The key areas that we gain benefit from is making sure the API surface area is the most appropriate, answering questions about usability of the APIs, ensuring the behaviors are what we want, and that things feel at home in the language from a consistency standpoint.

To that last point, the question I have is: is zip really something different from zipLatest? or perhaps are they actually the same thing but with options to the behavior? Granted the implementation went the route of making them distinct, but I think that concept has merit to merge them into one thing.

twittemb · April 19, 2022, 6:02pm

About the last point, food for thoughts:

I think zip makes perfect sense and implies a « de facto » symmetrical consumption of every sequences (the analogy with a true zipper is to be kept)
as zip implies symmetry, zipLatest does not seem well suited for combineLatest where sequences can be consumed at different paces.
naming both functions zip with an arg (like an enum) for the strategy to apply would be nice for discoverability but: as previously said zip does not fit with combineLatest, and what about the return type?

As zipping is a subset operation in the realm of combining operations, an option could be to have combine(.zip, a, b) and combine(.latest, a, b), but the return type question remains. And I guess we want to keep ˋzip` as is in regard to its sync counterpart anyway.

About the diagrams with the DSL we might hit a wall. I guess using emojis for tuples with more than 2 parts will be difficult + + = ?

About variadic parameters, perhaps it is worth mentioning in the proposal (even if not implemented yet) that there will be limitations like not being able to zip heterogeneous async sequences.

I’m also interested in making a PR for renaming unit tests functions. I’ll try to address that in the coming days.

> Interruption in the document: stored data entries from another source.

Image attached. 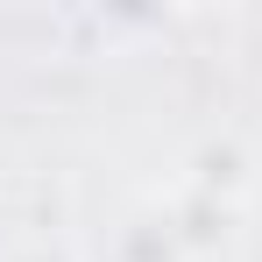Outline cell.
Segmentation results:
<instances>
[{
	"mask_svg": "<svg viewBox=\"0 0 262 262\" xmlns=\"http://www.w3.org/2000/svg\"><path fill=\"white\" fill-rule=\"evenodd\" d=\"M184 234H177V220L156 206V213H128L114 227V262H184Z\"/></svg>",
	"mask_w": 262,
	"mask_h": 262,
	"instance_id": "7a4b0ae2",
	"label": "cell"
},
{
	"mask_svg": "<svg viewBox=\"0 0 262 262\" xmlns=\"http://www.w3.org/2000/svg\"><path fill=\"white\" fill-rule=\"evenodd\" d=\"M0 262H85L64 234H21V241H7L0 248Z\"/></svg>",
	"mask_w": 262,
	"mask_h": 262,
	"instance_id": "3957f363",
	"label": "cell"
},
{
	"mask_svg": "<svg viewBox=\"0 0 262 262\" xmlns=\"http://www.w3.org/2000/svg\"><path fill=\"white\" fill-rule=\"evenodd\" d=\"M184 184L206 191V199H220V206H234V199L248 191V149H241L234 135H206V142L191 149V163H184Z\"/></svg>",
	"mask_w": 262,
	"mask_h": 262,
	"instance_id": "6da1fadb",
	"label": "cell"
}]
</instances>
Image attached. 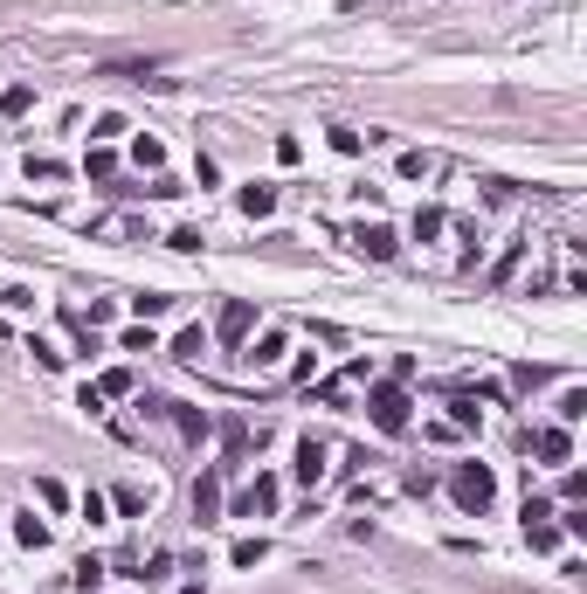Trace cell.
Listing matches in <instances>:
<instances>
[{
  "mask_svg": "<svg viewBox=\"0 0 587 594\" xmlns=\"http://www.w3.org/2000/svg\"><path fill=\"white\" fill-rule=\"evenodd\" d=\"M511 380H518V387H546V380H553V366H511Z\"/></svg>",
  "mask_w": 587,
  "mask_h": 594,
  "instance_id": "e575fe53",
  "label": "cell"
},
{
  "mask_svg": "<svg viewBox=\"0 0 587 594\" xmlns=\"http://www.w3.org/2000/svg\"><path fill=\"white\" fill-rule=\"evenodd\" d=\"M132 194H145V201H173V194H187L173 173H153V187H132Z\"/></svg>",
  "mask_w": 587,
  "mask_h": 594,
  "instance_id": "484cf974",
  "label": "cell"
},
{
  "mask_svg": "<svg viewBox=\"0 0 587 594\" xmlns=\"http://www.w3.org/2000/svg\"><path fill=\"white\" fill-rule=\"evenodd\" d=\"M97 580H104V560H97V553H83V560L69 567V588H77V594H91Z\"/></svg>",
  "mask_w": 587,
  "mask_h": 594,
  "instance_id": "d6986e66",
  "label": "cell"
},
{
  "mask_svg": "<svg viewBox=\"0 0 587 594\" xmlns=\"http://www.w3.org/2000/svg\"><path fill=\"white\" fill-rule=\"evenodd\" d=\"M35 498H42V504H48V512H62V504H69V491H62V484H56V477H42V484H35Z\"/></svg>",
  "mask_w": 587,
  "mask_h": 594,
  "instance_id": "d6a6232c",
  "label": "cell"
},
{
  "mask_svg": "<svg viewBox=\"0 0 587 594\" xmlns=\"http://www.w3.org/2000/svg\"><path fill=\"white\" fill-rule=\"evenodd\" d=\"M367 415L380 436H401L408 429V387L401 380H380V387H367Z\"/></svg>",
  "mask_w": 587,
  "mask_h": 594,
  "instance_id": "7a4b0ae2",
  "label": "cell"
},
{
  "mask_svg": "<svg viewBox=\"0 0 587 594\" xmlns=\"http://www.w3.org/2000/svg\"><path fill=\"white\" fill-rule=\"evenodd\" d=\"M166 249H180V256H194V249H201V228H173V235H166Z\"/></svg>",
  "mask_w": 587,
  "mask_h": 594,
  "instance_id": "836d02e7",
  "label": "cell"
},
{
  "mask_svg": "<svg viewBox=\"0 0 587 594\" xmlns=\"http://www.w3.org/2000/svg\"><path fill=\"white\" fill-rule=\"evenodd\" d=\"M283 353H291V332H283V325H270V332H263V339L249 345V366H277V360H283Z\"/></svg>",
  "mask_w": 587,
  "mask_h": 594,
  "instance_id": "8fae6325",
  "label": "cell"
},
{
  "mask_svg": "<svg viewBox=\"0 0 587 594\" xmlns=\"http://www.w3.org/2000/svg\"><path fill=\"white\" fill-rule=\"evenodd\" d=\"M0 111H7V118H28V111H35V90H28V83H7V90H0Z\"/></svg>",
  "mask_w": 587,
  "mask_h": 594,
  "instance_id": "44dd1931",
  "label": "cell"
},
{
  "mask_svg": "<svg viewBox=\"0 0 587 594\" xmlns=\"http://www.w3.org/2000/svg\"><path fill=\"white\" fill-rule=\"evenodd\" d=\"M518 263H526V242H511V249H505V263L491 270V283H497V291H505V283L518 277Z\"/></svg>",
  "mask_w": 587,
  "mask_h": 594,
  "instance_id": "d4e9b609",
  "label": "cell"
},
{
  "mask_svg": "<svg viewBox=\"0 0 587 594\" xmlns=\"http://www.w3.org/2000/svg\"><path fill=\"white\" fill-rule=\"evenodd\" d=\"M277 498H283V484H277V477L263 470V477H256V484H249L242 498L229 504V512H235V518H270V512H277Z\"/></svg>",
  "mask_w": 587,
  "mask_h": 594,
  "instance_id": "5b68a950",
  "label": "cell"
},
{
  "mask_svg": "<svg viewBox=\"0 0 587 594\" xmlns=\"http://www.w3.org/2000/svg\"><path fill=\"white\" fill-rule=\"evenodd\" d=\"M263 553H270L263 539H235V553H229V560H235V567H263Z\"/></svg>",
  "mask_w": 587,
  "mask_h": 594,
  "instance_id": "f1b7e54d",
  "label": "cell"
},
{
  "mask_svg": "<svg viewBox=\"0 0 587 594\" xmlns=\"http://www.w3.org/2000/svg\"><path fill=\"white\" fill-rule=\"evenodd\" d=\"M132 312H139V325H153V318L173 312V297L166 291H139V297H132Z\"/></svg>",
  "mask_w": 587,
  "mask_h": 594,
  "instance_id": "9a60e30c",
  "label": "cell"
},
{
  "mask_svg": "<svg viewBox=\"0 0 587 594\" xmlns=\"http://www.w3.org/2000/svg\"><path fill=\"white\" fill-rule=\"evenodd\" d=\"M443 228H449V215H443V207H415V242H435Z\"/></svg>",
  "mask_w": 587,
  "mask_h": 594,
  "instance_id": "7402d4cb",
  "label": "cell"
},
{
  "mask_svg": "<svg viewBox=\"0 0 587 594\" xmlns=\"http://www.w3.org/2000/svg\"><path fill=\"white\" fill-rule=\"evenodd\" d=\"M15 539H21V546H35V553H42V546H48V525H42L35 512H15Z\"/></svg>",
  "mask_w": 587,
  "mask_h": 594,
  "instance_id": "ac0fdd59",
  "label": "cell"
},
{
  "mask_svg": "<svg viewBox=\"0 0 587 594\" xmlns=\"http://www.w3.org/2000/svg\"><path fill=\"white\" fill-rule=\"evenodd\" d=\"M581 415H587V387H567L560 394V429H573Z\"/></svg>",
  "mask_w": 587,
  "mask_h": 594,
  "instance_id": "603a6c76",
  "label": "cell"
},
{
  "mask_svg": "<svg viewBox=\"0 0 587 594\" xmlns=\"http://www.w3.org/2000/svg\"><path fill=\"white\" fill-rule=\"evenodd\" d=\"M526 546H532V553H553V546H560V532L539 518V525H526Z\"/></svg>",
  "mask_w": 587,
  "mask_h": 594,
  "instance_id": "1f68e13d",
  "label": "cell"
},
{
  "mask_svg": "<svg viewBox=\"0 0 587 594\" xmlns=\"http://www.w3.org/2000/svg\"><path fill=\"white\" fill-rule=\"evenodd\" d=\"M353 249L367 256V263H394V256H401V235L387 228V221H367V228H353Z\"/></svg>",
  "mask_w": 587,
  "mask_h": 594,
  "instance_id": "277c9868",
  "label": "cell"
},
{
  "mask_svg": "<svg viewBox=\"0 0 587 594\" xmlns=\"http://www.w3.org/2000/svg\"><path fill=\"white\" fill-rule=\"evenodd\" d=\"M132 159H139V173H145V166L159 173V166H166V145H159V139H139V145H132Z\"/></svg>",
  "mask_w": 587,
  "mask_h": 594,
  "instance_id": "4316f807",
  "label": "cell"
},
{
  "mask_svg": "<svg viewBox=\"0 0 587 594\" xmlns=\"http://www.w3.org/2000/svg\"><path fill=\"white\" fill-rule=\"evenodd\" d=\"M235 201H242V215H256V221H263V215H277V187H263V180H249V187L235 194Z\"/></svg>",
  "mask_w": 587,
  "mask_h": 594,
  "instance_id": "4fadbf2b",
  "label": "cell"
},
{
  "mask_svg": "<svg viewBox=\"0 0 587 594\" xmlns=\"http://www.w3.org/2000/svg\"><path fill=\"white\" fill-rule=\"evenodd\" d=\"M124 353H159V339H153V325H132V332H124Z\"/></svg>",
  "mask_w": 587,
  "mask_h": 594,
  "instance_id": "f546056e",
  "label": "cell"
},
{
  "mask_svg": "<svg viewBox=\"0 0 587 594\" xmlns=\"http://www.w3.org/2000/svg\"><path fill=\"white\" fill-rule=\"evenodd\" d=\"M449 429H456V436H470V429H477V401H470V387L449 394Z\"/></svg>",
  "mask_w": 587,
  "mask_h": 594,
  "instance_id": "5bb4252c",
  "label": "cell"
},
{
  "mask_svg": "<svg viewBox=\"0 0 587 594\" xmlns=\"http://www.w3.org/2000/svg\"><path fill=\"white\" fill-rule=\"evenodd\" d=\"M83 173H91V180H118V153H111V145H91V153H83Z\"/></svg>",
  "mask_w": 587,
  "mask_h": 594,
  "instance_id": "2e32d148",
  "label": "cell"
},
{
  "mask_svg": "<svg viewBox=\"0 0 587 594\" xmlns=\"http://www.w3.org/2000/svg\"><path fill=\"white\" fill-rule=\"evenodd\" d=\"M118 132H124V118H118V111H104V118H97V125H91V139L104 145V139H118Z\"/></svg>",
  "mask_w": 587,
  "mask_h": 594,
  "instance_id": "d590c367",
  "label": "cell"
},
{
  "mask_svg": "<svg viewBox=\"0 0 587 594\" xmlns=\"http://www.w3.org/2000/svg\"><path fill=\"white\" fill-rule=\"evenodd\" d=\"M291 477H297V484H325V442L318 436H297V456H291Z\"/></svg>",
  "mask_w": 587,
  "mask_h": 594,
  "instance_id": "8992f818",
  "label": "cell"
},
{
  "mask_svg": "<svg viewBox=\"0 0 587 594\" xmlns=\"http://www.w3.org/2000/svg\"><path fill=\"white\" fill-rule=\"evenodd\" d=\"M332 153H346V159H353V153H367V139H359L353 125H332Z\"/></svg>",
  "mask_w": 587,
  "mask_h": 594,
  "instance_id": "4dcf8cb0",
  "label": "cell"
},
{
  "mask_svg": "<svg viewBox=\"0 0 587 594\" xmlns=\"http://www.w3.org/2000/svg\"><path fill=\"white\" fill-rule=\"evenodd\" d=\"M97 77H153V63H139V56H118V63H104V69H97Z\"/></svg>",
  "mask_w": 587,
  "mask_h": 594,
  "instance_id": "cb8c5ba5",
  "label": "cell"
},
{
  "mask_svg": "<svg viewBox=\"0 0 587 594\" xmlns=\"http://www.w3.org/2000/svg\"><path fill=\"white\" fill-rule=\"evenodd\" d=\"M249 442H263V429L249 436V422H242V415H229V422H221V456H229V463H221V470H235V463H242V456H249Z\"/></svg>",
  "mask_w": 587,
  "mask_h": 594,
  "instance_id": "ba28073f",
  "label": "cell"
},
{
  "mask_svg": "<svg viewBox=\"0 0 587 594\" xmlns=\"http://www.w3.org/2000/svg\"><path fill=\"white\" fill-rule=\"evenodd\" d=\"M353 387H367V360H353V366H346V374L318 380V401H325V408H339V401H346V394H353Z\"/></svg>",
  "mask_w": 587,
  "mask_h": 594,
  "instance_id": "9c48e42d",
  "label": "cell"
},
{
  "mask_svg": "<svg viewBox=\"0 0 587 594\" xmlns=\"http://www.w3.org/2000/svg\"><path fill=\"white\" fill-rule=\"evenodd\" d=\"M449 498H456V512H464V518H484V512H491V498H497L491 463H456V470H449Z\"/></svg>",
  "mask_w": 587,
  "mask_h": 594,
  "instance_id": "6da1fadb",
  "label": "cell"
},
{
  "mask_svg": "<svg viewBox=\"0 0 587 594\" xmlns=\"http://www.w3.org/2000/svg\"><path fill=\"white\" fill-rule=\"evenodd\" d=\"M166 415H173V429H180V442H208V436H215V415H208V408L166 401Z\"/></svg>",
  "mask_w": 587,
  "mask_h": 594,
  "instance_id": "52a82bcc",
  "label": "cell"
},
{
  "mask_svg": "<svg viewBox=\"0 0 587 594\" xmlns=\"http://www.w3.org/2000/svg\"><path fill=\"white\" fill-rule=\"evenodd\" d=\"M435 173V153H401V180H429Z\"/></svg>",
  "mask_w": 587,
  "mask_h": 594,
  "instance_id": "83f0119b",
  "label": "cell"
},
{
  "mask_svg": "<svg viewBox=\"0 0 587 594\" xmlns=\"http://www.w3.org/2000/svg\"><path fill=\"white\" fill-rule=\"evenodd\" d=\"M201 353H208V325H187L173 339V360H201Z\"/></svg>",
  "mask_w": 587,
  "mask_h": 594,
  "instance_id": "ffe728a7",
  "label": "cell"
},
{
  "mask_svg": "<svg viewBox=\"0 0 587 594\" xmlns=\"http://www.w3.org/2000/svg\"><path fill=\"white\" fill-rule=\"evenodd\" d=\"M194 518H201V525L221 518V470H201V484H194Z\"/></svg>",
  "mask_w": 587,
  "mask_h": 594,
  "instance_id": "30bf717a",
  "label": "cell"
},
{
  "mask_svg": "<svg viewBox=\"0 0 587 594\" xmlns=\"http://www.w3.org/2000/svg\"><path fill=\"white\" fill-rule=\"evenodd\" d=\"M28 180H42V187H56V180H69V166L48 153H28Z\"/></svg>",
  "mask_w": 587,
  "mask_h": 594,
  "instance_id": "e0dca14e",
  "label": "cell"
},
{
  "mask_svg": "<svg viewBox=\"0 0 587 594\" xmlns=\"http://www.w3.org/2000/svg\"><path fill=\"white\" fill-rule=\"evenodd\" d=\"M532 450H539V463H573V436H567V429H539Z\"/></svg>",
  "mask_w": 587,
  "mask_h": 594,
  "instance_id": "7c38bea8",
  "label": "cell"
},
{
  "mask_svg": "<svg viewBox=\"0 0 587 594\" xmlns=\"http://www.w3.org/2000/svg\"><path fill=\"white\" fill-rule=\"evenodd\" d=\"M249 332H256V304H249V297H229V304L215 312V339L221 345H242Z\"/></svg>",
  "mask_w": 587,
  "mask_h": 594,
  "instance_id": "3957f363",
  "label": "cell"
},
{
  "mask_svg": "<svg viewBox=\"0 0 587 594\" xmlns=\"http://www.w3.org/2000/svg\"><path fill=\"white\" fill-rule=\"evenodd\" d=\"M97 394H132V374H124V366H111V374L97 380Z\"/></svg>",
  "mask_w": 587,
  "mask_h": 594,
  "instance_id": "74e56055",
  "label": "cell"
},
{
  "mask_svg": "<svg viewBox=\"0 0 587 594\" xmlns=\"http://www.w3.org/2000/svg\"><path fill=\"white\" fill-rule=\"evenodd\" d=\"M180 594H201V580H194V588H180Z\"/></svg>",
  "mask_w": 587,
  "mask_h": 594,
  "instance_id": "f35d334b",
  "label": "cell"
},
{
  "mask_svg": "<svg viewBox=\"0 0 587 594\" xmlns=\"http://www.w3.org/2000/svg\"><path fill=\"white\" fill-rule=\"evenodd\" d=\"M560 498H567V504L587 498V477H581V470H567V477H560Z\"/></svg>",
  "mask_w": 587,
  "mask_h": 594,
  "instance_id": "8d00e7d4",
  "label": "cell"
}]
</instances>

Philippe_Hausler · April 19, 2022, 6:13pm

We can modify that DSL to make it more approachable. Right now we have tokens used for -^|;'[] . Ostensibly we could add () to construct tuples and overload the , operator to mean delimiting tuple members.

That way zip could be:

validate {
  "a-    -b-    -c-    -|"
  "-1    --2    --3    -|"
  zip($0.inputs[0], $0.inputs[1])
  "-(a,1)--(b,2)--(c,3)-|"
}

Currently it is possible to do heterogeneous async sequences, I would expect variadic generics would allow for that affordance too. @codafi might be able to chime in here on that. From my experience with working on Combine with folks zips of more than 2 inputs are rare. I also bet that once we get some throws AsyncSequence<T> (or however that is spelled) that will make it even more easily accomplished.

Philippe_Hausler · April 27, 2022, 11:04pm

This proposal has run its course of a decent amount of time visible; there have been some positive indications and only minor implementation/testing issues brought up. Thanks @twittemb for addressing the naming of the testing - I think that will aide in making it more approachable.

*rummages through my desk drawer for a big rubber stamp of [APPROVED]

I want to make sure to have good air time for each of the initial implementation proposals but perhaps for the next I will have it be a bit shorter since they are not really horribly controversial (like this one) and we have a litany of algorithms to cover.

Please chime in if we take it too fast and need more time to respond etc.